— PROBLEM REQUIREMENTS —
Count the lines in the rows below that contain the string "wooden", and reply with only that number.

— RECORDS SHOWN —
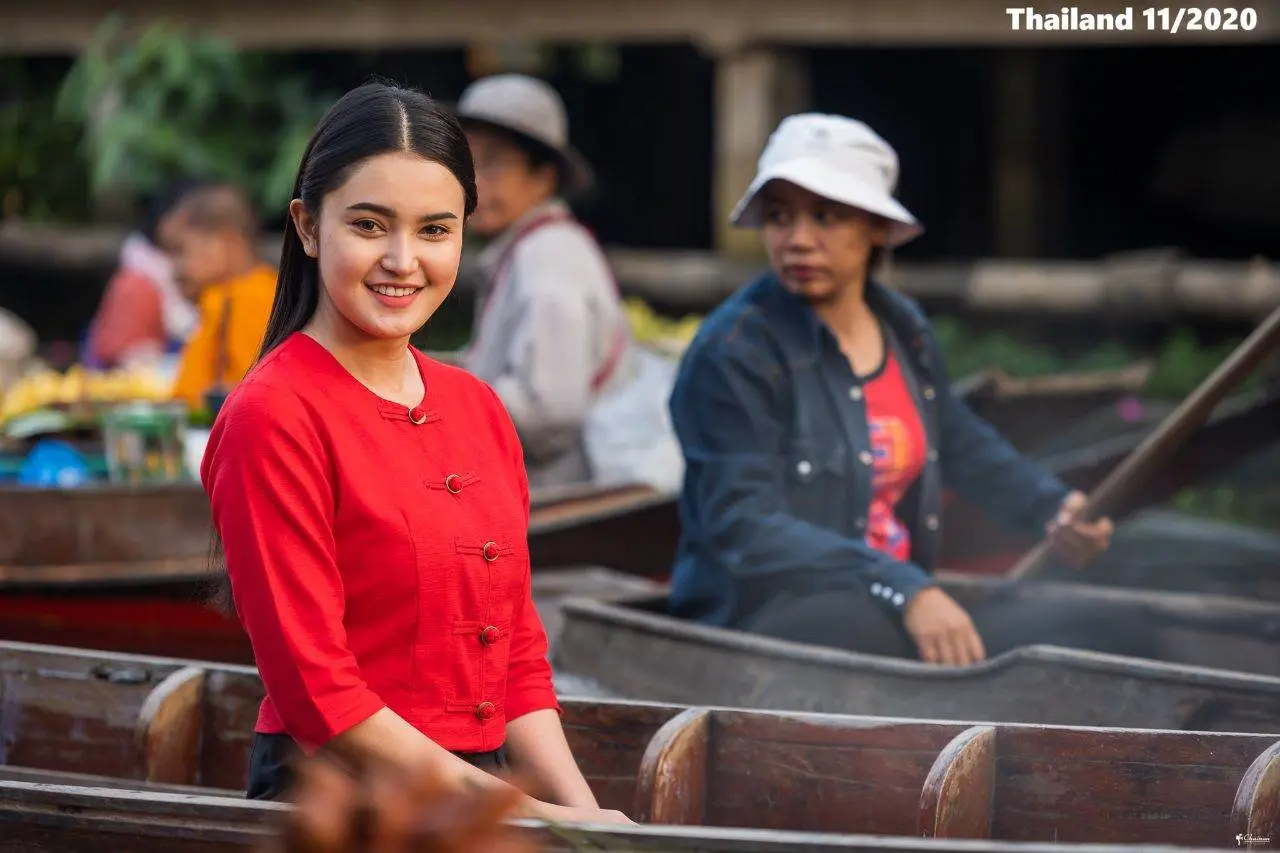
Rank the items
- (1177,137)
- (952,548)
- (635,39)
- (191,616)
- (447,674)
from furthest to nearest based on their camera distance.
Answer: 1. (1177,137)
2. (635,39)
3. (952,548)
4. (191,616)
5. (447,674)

---

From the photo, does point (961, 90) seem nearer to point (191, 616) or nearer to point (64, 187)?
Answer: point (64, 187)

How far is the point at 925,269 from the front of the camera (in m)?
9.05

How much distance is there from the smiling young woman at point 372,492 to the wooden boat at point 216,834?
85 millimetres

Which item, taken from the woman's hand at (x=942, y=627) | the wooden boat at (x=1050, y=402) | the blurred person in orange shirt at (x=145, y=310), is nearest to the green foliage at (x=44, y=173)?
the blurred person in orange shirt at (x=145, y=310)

— REPLY TO THE TASK —
2